_GIVEN TEXT_:
########################################

Tuesday, May 15, 2018

IS THAT A LIGHTSABER IN YOUR PANTS OR ARE YOU JUST GLAD TO SEE ME.......BQ USES THE FORCE TO KEEP HIMSELF AWAKE THROUGH "LAST jEDI"

     Bummer......we found out we're not officially the last person on earth to see "Star Wars: The Last Jedi".......

             Turns out there's Marty Hershheiser, a 26 year old, 400 pound guy living in his parents' basement in Waterloo, Iowa........the day before he planned to pitch a tent in front of the multiplex to wait for the premier, he crashed his electric Wal-Mart shopping cart into huge display of Froot Loops.......

               He's been in traction ever since, e-mailing an on-line community of fellow bedridden 400 pounders who've already sent out a complete list of who dies in "The Avengers:Infinity War" to 8 million Facebook accounts......

              Since the only kind of thoughts we have these days are random.......here's a few......

              Luke Skywalker  Aw, come on, Disney.....really?   You turned him into......us.......just another cranky old fart who yells at the neighbor kids to get off his lawn.   If we wanted to see that, we could look in the mirror,,,,,,

              Leia lolls around in deep space.......catching only a bit of a chill, like a stroll on a crisp autumn day. This kinda reminded us of  the 1978 Japanese rip-off, "Message From Space".......where the spaceships had sails on them, like pirate ships......well, you never know when a stiff breeze will come along in the black void of space.....

########################################

_Dataset excerpt_:

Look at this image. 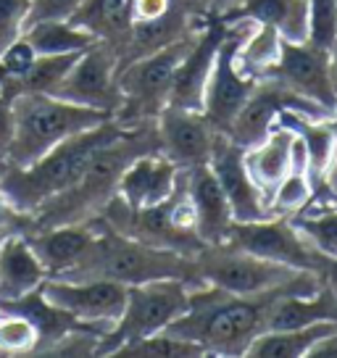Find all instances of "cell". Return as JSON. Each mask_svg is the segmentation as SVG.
<instances>
[{
  "instance_id": "obj_10",
  "label": "cell",
  "mask_w": 337,
  "mask_h": 358,
  "mask_svg": "<svg viewBox=\"0 0 337 358\" xmlns=\"http://www.w3.org/2000/svg\"><path fill=\"white\" fill-rule=\"evenodd\" d=\"M285 108L301 113L306 119H314V122H329V116H332V111H327L324 106L308 101L303 95L292 92L290 87H285L280 79L264 74L256 79V87L250 90L248 101L243 103V108L237 111L235 122L229 124L224 134L240 148L259 145L271 132V127L277 124V116Z\"/></svg>"
},
{
  "instance_id": "obj_6",
  "label": "cell",
  "mask_w": 337,
  "mask_h": 358,
  "mask_svg": "<svg viewBox=\"0 0 337 358\" xmlns=\"http://www.w3.org/2000/svg\"><path fill=\"white\" fill-rule=\"evenodd\" d=\"M192 40H195V32L177 43L164 45L148 56L135 58L116 71L122 106L113 113V119L122 127H140V124L156 122L158 113L168 106L171 82H174L180 61L190 50Z\"/></svg>"
},
{
  "instance_id": "obj_8",
  "label": "cell",
  "mask_w": 337,
  "mask_h": 358,
  "mask_svg": "<svg viewBox=\"0 0 337 358\" xmlns=\"http://www.w3.org/2000/svg\"><path fill=\"white\" fill-rule=\"evenodd\" d=\"M192 266L201 282L222 287L232 295H256V292L274 290L301 271L224 243L203 245L192 256Z\"/></svg>"
},
{
  "instance_id": "obj_40",
  "label": "cell",
  "mask_w": 337,
  "mask_h": 358,
  "mask_svg": "<svg viewBox=\"0 0 337 358\" xmlns=\"http://www.w3.org/2000/svg\"><path fill=\"white\" fill-rule=\"evenodd\" d=\"M235 0H206L203 3V13L206 16H216V13H222L227 8V6H232Z\"/></svg>"
},
{
  "instance_id": "obj_42",
  "label": "cell",
  "mask_w": 337,
  "mask_h": 358,
  "mask_svg": "<svg viewBox=\"0 0 337 358\" xmlns=\"http://www.w3.org/2000/svg\"><path fill=\"white\" fill-rule=\"evenodd\" d=\"M327 127H329V129H332V134L337 137V103H335V113L329 116V122H327Z\"/></svg>"
},
{
  "instance_id": "obj_19",
  "label": "cell",
  "mask_w": 337,
  "mask_h": 358,
  "mask_svg": "<svg viewBox=\"0 0 337 358\" xmlns=\"http://www.w3.org/2000/svg\"><path fill=\"white\" fill-rule=\"evenodd\" d=\"M185 187H187L195 235L201 237L206 245L222 243L235 219H232L229 201H227L224 190L219 187L211 166L201 164V166L185 169Z\"/></svg>"
},
{
  "instance_id": "obj_30",
  "label": "cell",
  "mask_w": 337,
  "mask_h": 358,
  "mask_svg": "<svg viewBox=\"0 0 337 358\" xmlns=\"http://www.w3.org/2000/svg\"><path fill=\"white\" fill-rule=\"evenodd\" d=\"M111 356H116V358H201V356H206V350H203L198 343H192V340L168 335V332H156V335L137 337V340L122 343Z\"/></svg>"
},
{
  "instance_id": "obj_14",
  "label": "cell",
  "mask_w": 337,
  "mask_h": 358,
  "mask_svg": "<svg viewBox=\"0 0 337 358\" xmlns=\"http://www.w3.org/2000/svg\"><path fill=\"white\" fill-rule=\"evenodd\" d=\"M264 74L280 79L292 92H298V95H303V98L335 113L337 95L332 90V79H329V53L322 45H314L308 40H303V43L282 40L280 56Z\"/></svg>"
},
{
  "instance_id": "obj_2",
  "label": "cell",
  "mask_w": 337,
  "mask_h": 358,
  "mask_svg": "<svg viewBox=\"0 0 337 358\" xmlns=\"http://www.w3.org/2000/svg\"><path fill=\"white\" fill-rule=\"evenodd\" d=\"M145 153H161L156 122L127 127L119 137L106 143L90 158L82 177L69 190L50 198L34 213H29L34 219L32 227L34 229H48V227H58V224H77L98 216L103 211V206L116 195L124 169L137 156H145Z\"/></svg>"
},
{
  "instance_id": "obj_17",
  "label": "cell",
  "mask_w": 337,
  "mask_h": 358,
  "mask_svg": "<svg viewBox=\"0 0 337 358\" xmlns=\"http://www.w3.org/2000/svg\"><path fill=\"white\" fill-rule=\"evenodd\" d=\"M243 153H245V148H240L224 132H219L214 140V148H211L208 166L214 171L219 187L224 190L227 201H229L232 219L235 222H259V219H266L271 213L264 203V195L259 192V187L253 185V179L248 177Z\"/></svg>"
},
{
  "instance_id": "obj_27",
  "label": "cell",
  "mask_w": 337,
  "mask_h": 358,
  "mask_svg": "<svg viewBox=\"0 0 337 358\" xmlns=\"http://www.w3.org/2000/svg\"><path fill=\"white\" fill-rule=\"evenodd\" d=\"M22 37L32 45L37 56H61V53H82L98 43V37L82 29L69 19H48L34 22L22 29Z\"/></svg>"
},
{
  "instance_id": "obj_41",
  "label": "cell",
  "mask_w": 337,
  "mask_h": 358,
  "mask_svg": "<svg viewBox=\"0 0 337 358\" xmlns=\"http://www.w3.org/2000/svg\"><path fill=\"white\" fill-rule=\"evenodd\" d=\"M327 53H329V79H332V90L337 95V40L327 48Z\"/></svg>"
},
{
  "instance_id": "obj_38",
  "label": "cell",
  "mask_w": 337,
  "mask_h": 358,
  "mask_svg": "<svg viewBox=\"0 0 337 358\" xmlns=\"http://www.w3.org/2000/svg\"><path fill=\"white\" fill-rule=\"evenodd\" d=\"M311 358H337V329L332 335H327L324 340H319L314 348H311Z\"/></svg>"
},
{
  "instance_id": "obj_21",
  "label": "cell",
  "mask_w": 337,
  "mask_h": 358,
  "mask_svg": "<svg viewBox=\"0 0 337 358\" xmlns=\"http://www.w3.org/2000/svg\"><path fill=\"white\" fill-rule=\"evenodd\" d=\"M214 19L224 24L253 22L266 24L280 32L282 40H308V3L306 0H235Z\"/></svg>"
},
{
  "instance_id": "obj_37",
  "label": "cell",
  "mask_w": 337,
  "mask_h": 358,
  "mask_svg": "<svg viewBox=\"0 0 337 358\" xmlns=\"http://www.w3.org/2000/svg\"><path fill=\"white\" fill-rule=\"evenodd\" d=\"M13 137V111H11V98L0 92V164L6 161L8 145Z\"/></svg>"
},
{
  "instance_id": "obj_23",
  "label": "cell",
  "mask_w": 337,
  "mask_h": 358,
  "mask_svg": "<svg viewBox=\"0 0 337 358\" xmlns=\"http://www.w3.org/2000/svg\"><path fill=\"white\" fill-rule=\"evenodd\" d=\"M45 268L27 237L11 235L0 243V298H22L45 280Z\"/></svg>"
},
{
  "instance_id": "obj_24",
  "label": "cell",
  "mask_w": 337,
  "mask_h": 358,
  "mask_svg": "<svg viewBox=\"0 0 337 358\" xmlns=\"http://www.w3.org/2000/svg\"><path fill=\"white\" fill-rule=\"evenodd\" d=\"M69 22L111 45L119 58L129 34V0H82V6L69 16Z\"/></svg>"
},
{
  "instance_id": "obj_36",
  "label": "cell",
  "mask_w": 337,
  "mask_h": 358,
  "mask_svg": "<svg viewBox=\"0 0 337 358\" xmlns=\"http://www.w3.org/2000/svg\"><path fill=\"white\" fill-rule=\"evenodd\" d=\"M337 198V143L329 158V166H327L324 177H322V187L311 195V201L306 206V211H316V208H329L332 201Z\"/></svg>"
},
{
  "instance_id": "obj_33",
  "label": "cell",
  "mask_w": 337,
  "mask_h": 358,
  "mask_svg": "<svg viewBox=\"0 0 337 358\" xmlns=\"http://www.w3.org/2000/svg\"><path fill=\"white\" fill-rule=\"evenodd\" d=\"M308 3V43L329 48L337 40V0H306Z\"/></svg>"
},
{
  "instance_id": "obj_13",
  "label": "cell",
  "mask_w": 337,
  "mask_h": 358,
  "mask_svg": "<svg viewBox=\"0 0 337 358\" xmlns=\"http://www.w3.org/2000/svg\"><path fill=\"white\" fill-rule=\"evenodd\" d=\"M40 292L50 306L66 311L79 322L101 327L106 332L119 322L127 306V285L108 280L64 282L45 277L40 282Z\"/></svg>"
},
{
  "instance_id": "obj_20",
  "label": "cell",
  "mask_w": 337,
  "mask_h": 358,
  "mask_svg": "<svg viewBox=\"0 0 337 358\" xmlns=\"http://www.w3.org/2000/svg\"><path fill=\"white\" fill-rule=\"evenodd\" d=\"M177 179H180V169L164 153H145V156H137L122 171L116 195L132 208H148V206L168 201L177 187Z\"/></svg>"
},
{
  "instance_id": "obj_9",
  "label": "cell",
  "mask_w": 337,
  "mask_h": 358,
  "mask_svg": "<svg viewBox=\"0 0 337 358\" xmlns=\"http://www.w3.org/2000/svg\"><path fill=\"white\" fill-rule=\"evenodd\" d=\"M222 243L290 268L314 271L319 277L327 264V256H322L308 243L303 232H298V227L287 216H266L259 222H232Z\"/></svg>"
},
{
  "instance_id": "obj_35",
  "label": "cell",
  "mask_w": 337,
  "mask_h": 358,
  "mask_svg": "<svg viewBox=\"0 0 337 358\" xmlns=\"http://www.w3.org/2000/svg\"><path fill=\"white\" fill-rule=\"evenodd\" d=\"M82 6V0H29V11L24 19V27L48 19H69Z\"/></svg>"
},
{
  "instance_id": "obj_18",
  "label": "cell",
  "mask_w": 337,
  "mask_h": 358,
  "mask_svg": "<svg viewBox=\"0 0 337 358\" xmlns=\"http://www.w3.org/2000/svg\"><path fill=\"white\" fill-rule=\"evenodd\" d=\"M243 161H245L248 177L253 179V185L264 195L266 208H269L271 195L280 187L282 179L287 177L292 169L308 166V156H306L301 137L290 132L287 127H280V124L271 127V132L261 140L259 145L245 148Z\"/></svg>"
},
{
  "instance_id": "obj_15",
  "label": "cell",
  "mask_w": 337,
  "mask_h": 358,
  "mask_svg": "<svg viewBox=\"0 0 337 358\" xmlns=\"http://www.w3.org/2000/svg\"><path fill=\"white\" fill-rule=\"evenodd\" d=\"M156 132L161 153L177 169H190L208 164L219 129L203 116V111L166 106L158 113Z\"/></svg>"
},
{
  "instance_id": "obj_29",
  "label": "cell",
  "mask_w": 337,
  "mask_h": 358,
  "mask_svg": "<svg viewBox=\"0 0 337 358\" xmlns=\"http://www.w3.org/2000/svg\"><path fill=\"white\" fill-rule=\"evenodd\" d=\"M280 43L282 37L274 27L253 24L250 34L240 43V48H237L235 53V66L240 69V74L259 79L277 61V56H280Z\"/></svg>"
},
{
  "instance_id": "obj_25",
  "label": "cell",
  "mask_w": 337,
  "mask_h": 358,
  "mask_svg": "<svg viewBox=\"0 0 337 358\" xmlns=\"http://www.w3.org/2000/svg\"><path fill=\"white\" fill-rule=\"evenodd\" d=\"M316 322H337V301L324 282L311 295H285L269 313V329H298Z\"/></svg>"
},
{
  "instance_id": "obj_34",
  "label": "cell",
  "mask_w": 337,
  "mask_h": 358,
  "mask_svg": "<svg viewBox=\"0 0 337 358\" xmlns=\"http://www.w3.org/2000/svg\"><path fill=\"white\" fill-rule=\"evenodd\" d=\"M29 0H0V53L22 37Z\"/></svg>"
},
{
  "instance_id": "obj_32",
  "label": "cell",
  "mask_w": 337,
  "mask_h": 358,
  "mask_svg": "<svg viewBox=\"0 0 337 358\" xmlns=\"http://www.w3.org/2000/svg\"><path fill=\"white\" fill-rule=\"evenodd\" d=\"M34 348H37V329L19 313L0 311V356L34 353Z\"/></svg>"
},
{
  "instance_id": "obj_4",
  "label": "cell",
  "mask_w": 337,
  "mask_h": 358,
  "mask_svg": "<svg viewBox=\"0 0 337 358\" xmlns=\"http://www.w3.org/2000/svg\"><path fill=\"white\" fill-rule=\"evenodd\" d=\"M124 129L127 127H122L116 119H108L61 140L29 166L19 169L0 164V201L16 213H34L43 203L69 190L82 177L90 158Z\"/></svg>"
},
{
  "instance_id": "obj_5",
  "label": "cell",
  "mask_w": 337,
  "mask_h": 358,
  "mask_svg": "<svg viewBox=\"0 0 337 358\" xmlns=\"http://www.w3.org/2000/svg\"><path fill=\"white\" fill-rule=\"evenodd\" d=\"M13 111V137L6 161L8 166H29L37 158H43L53 145L66 140L71 134L90 129L98 124L113 119L111 113L74 106L48 95V92H27L11 101Z\"/></svg>"
},
{
  "instance_id": "obj_28",
  "label": "cell",
  "mask_w": 337,
  "mask_h": 358,
  "mask_svg": "<svg viewBox=\"0 0 337 358\" xmlns=\"http://www.w3.org/2000/svg\"><path fill=\"white\" fill-rule=\"evenodd\" d=\"M79 53H61V56H37L32 61V66L24 74L0 82V92L16 98V95H27V92H53L58 87V82L66 77V71L74 66V61Z\"/></svg>"
},
{
  "instance_id": "obj_16",
  "label": "cell",
  "mask_w": 337,
  "mask_h": 358,
  "mask_svg": "<svg viewBox=\"0 0 337 358\" xmlns=\"http://www.w3.org/2000/svg\"><path fill=\"white\" fill-rule=\"evenodd\" d=\"M227 29H229V24L208 16V22L195 32L190 50L180 61L174 82H171L168 106H180V108H190V111H203L206 85H208V77L214 71L216 53H219V48L224 43Z\"/></svg>"
},
{
  "instance_id": "obj_3",
  "label": "cell",
  "mask_w": 337,
  "mask_h": 358,
  "mask_svg": "<svg viewBox=\"0 0 337 358\" xmlns=\"http://www.w3.org/2000/svg\"><path fill=\"white\" fill-rule=\"evenodd\" d=\"M98 232L92 237L90 248L71 268L50 280L64 282H90L108 280L119 285H143L153 280H182L187 287H201L206 282L195 277L192 256H182L177 250L145 245L140 240L122 235L103 222V216H95Z\"/></svg>"
},
{
  "instance_id": "obj_26",
  "label": "cell",
  "mask_w": 337,
  "mask_h": 358,
  "mask_svg": "<svg viewBox=\"0 0 337 358\" xmlns=\"http://www.w3.org/2000/svg\"><path fill=\"white\" fill-rule=\"evenodd\" d=\"M337 329V322H316L298 329H266L259 335L250 348L248 356L253 358H303L311 353V348L332 335Z\"/></svg>"
},
{
  "instance_id": "obj_31",
  "label": "cell",
  "mask_w": 337,
  "mask_h": 358,
  "mask_svg": "<svg viewBox=\"0 0 337 358\" xmlns=\"http://www.w3.org/2000/svg\"><path fill=\"white\" fill-rule=\"evenodd\" d=\"M298 232L308 237V243L327 258H337V208H316V211H298L287 216Z\"/></svg>"
},
{
  "instance_id": "obj_22",
  "label": "cell",
  "mask_w": 337,
  "mask_h": 358,
  "mask_svg": "<svg viewBox=\"0 0 337 358\" xmlns=\"http://www.w3.org/2000/svg\"><path fill=\"white\" fill-rule=\"evenodd\" d=\"M95 232H98V222L92 216L87 222L34 229L32 235L27 237V243L32 245L34 256L40 258L48 277H58V274H64L66 268H71L79 258L85 256V250L90 248Z\"/></svg>"
},
{
  "instance_id": "obj_1",
  "label": "cell",
  "mask_w": 337,
  "mask_h": 358,
  "mask_svg": "<svg viewBox=\"0 0 337 358\" xmlns=\"http://www.w3.org/2000/svg\"><path fill=\"white\" fill-rule=\"evenodd\" d=\"M322 287V277L314 271H298L292 280L256 295L232 292L201 285L190 290L187 311L168 322V335L192 340L206 350V356H248V348L269 329V313L285 295H311Z\"/></svg>"
},
{
  "instance_id": "obj_11",
  "label": "cell",
  "mask_w": 337,
  "mask_h": 358,
  "mask_svg": "<svg viewBox=\"0 0 337 358\" xmlns=\"http://www.w3.org/2000/svg\"><path fill=\"white\" fill-rule=\"evenodd\" d=\"M116 71H119V58L111 45L103 40L82 50L74 66L66 71V77L58 82V87L50 92L61 101L95 108V111L116 113L122 106V92L116 85Z\"/></svg>"
},
{
  "instance_id": "obj_44",
  "label": "cell",
  "mask_w": 337,
  "mask_h": 358,
  "mask_svg": "<svg viewBox=\"0 0 337 358\" xmlns=\"http://www.w3.org/2000/svg\"><path fill=\"white\" fill-rule=\"evenodd\" d=\"M332 208H337V198H335V201H332Z\"/></svg>"
},
{
  "instance_id": "obj_7",
  "label": "cell",
  "mask_w": 337,
  "mask_h": 358,
  "mask_svg": "<svg viewBox=\"0 0 337 358\" xmlns=\"http://www.w3.org/2000/svg\"><path fill=\"white\" fill-rule=\"evenodd\" d=\"M190 287L182 280H153L127 287V306L119 322L98 340L95 356H111L122 343L164 332L182 311H187Z\"/></svg>"
},
{
  "instance_id": "obj_12",
  "label": "cell",
  "mask_w": 337,
  "mask_h": 358,
  "mask_svg": "<svg viewBox=\"0 0 337 358\" xmlns=\"http://www.w3.org/2000/svg\"><path fill=\"white\" fill-rule=\"evenodd\" d=\"M253 29V22H232L227 29V37L214 61V71L206 85L203 95V116L214 124L219 132H227L229 124L235 122L237 111L248 101L250 90L256 87V77L240 74L235 66V53L240 43L245 40Z\"/></svg>"
},
{
  "instance_id": "obj_43",
  "label": "cell",
  "mask_w": 337,
  "mask_h": 358,
  "mask_svg": "<svg viewBox=\"0 0 337 358\" xmlns=\"http://www.w3.org/2000/svg\"><path fill=\"white\" fill-rule=\"evenodd\" d=\"M185 6H190V8H195V11H203V3L206 0H182Z\"/></svg>"
},
{
  "instance_id": "obj_39",
  "label": "cell",
  "mask_w": 337,
  "mask_h": 358,
  "mask_svg": "<svg viewBox=\"0 0 337 358\" xmlns=\"http://www.w3.org/2000/svg\"><path fill=\"white\" fill-rule=\"evenodd\" d=\"M322 282L329 287L332 298L337 301V258H327L324 268H322Z\"/></svg>"
}]
</instances>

########################################

_PROBLEM SET_:
1. Translate this sentence from the blog post into Spanish: "Leia lolls around in deep space.......catching only a bit of a chill, like a stroll on a crisp autumn day."
2. Using the blog post, answer these:
(a) How old is Marty Hershheiser?
(b) What did he crash his electric Wal-Mart shopping cart into?
(c) In what year did the Japanese film "Message From Space" come out?
Rely on the blog post by itself and nothing in the records.

_RESULTS_:
1. Leia se pasea tranquilamente por el espacio profundo... y solo siente un poco de frío, como en un paseo en un fresco día de otoño.

2.
(a) 26 years old
(b) A huge display of Froot Loops
(c) 1978